A idea of a credit enhancement fund—this time led by LIC—was floated. It was also said that the RBI would encourage large firms to raise a certain amount of their funding via the debt markets.
This proved to be a quieter budget with two big ideas.
One was the unlocking of value from the railway subsidiaries like IRCTC, IRFC and IRCON. This remains work in progress. Of the three, IRCTC and IRCON are listed, while IRFC filed its IPO prospectus this January.
The next idea has created years of controversy. Electoral bonds.
“As an additional step, an amendment is being proposed to the Reserve Bank of India Act to enable the issuance of electoral bonds in accordance with a scheme that the Government of India would frame in this regard,” the budget said.
The government launched its flagship National Health Protection Scheme or Ayushman Bharat in 2018-19, with a plan to cover over 10 crore families and providing coverage up to Rs 5 lakh per family per year for secondary and tertiary care hospitalisation.
According to the scheme’s website 21,259 hospitals have been empaneled and 78 lakh hospital admissions have been sanctioned. Yet, there are lingering concerns, particularly about the financial burden the scheme can entail.
The government has budgeted Rs 2,400 crore and Rs 6,400 crore in 2018-19 and 2019-20 respectively for the scheme.
For stock markets, much of the attention that year fell on the government’s decision to introduce a long term capital gains tax at the rate of 10 percent. A tax of 10 percent was also introduced on distributed income by equity oriented mutual funds.

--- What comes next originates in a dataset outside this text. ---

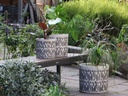 CROCK JAR PLANTER, KEYS, SET OF 3- 15"X13.5", 12"X12", 10"X9"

The debate over whether that tax should be removed continues as we head into Budget 2020.
The financial year soon to close had two budgets. While the pre-election interim budget is usually bereft of big announcements, this government veered away from that path.
One big announcement in the interim budget was the direct cash transfers of Rs 2,000 to farmers under the Pradhan Mantri Kisan Samman Nidhi or PM-Kisan scheme. The scheme was expanded in the full budget that followed the election.
The additional spend came with a tentative step toward a ‘rich tax’. The government decided to enhance surcharge on individuals having taxable income from 2 crore to 5 crore and 5 crore and above so that effective tax rates for these two categories will increase by around 3 percent and 7 percent respectively.
The government also for the first time proposed that the sovereign would borrow in foreign currency. India has stayed away from foreign currency sovereign borrowings for fear that government’s may be temped to use that route once-too-often, putting the economy in jeopardy. A debate between public intellectuals followed.
As the financial year comes to a close, there has been no word yet on a foreign currency sovereign bond.
Ira Dugal is Editor - Banking, Finance & Economy at BloombergQuint.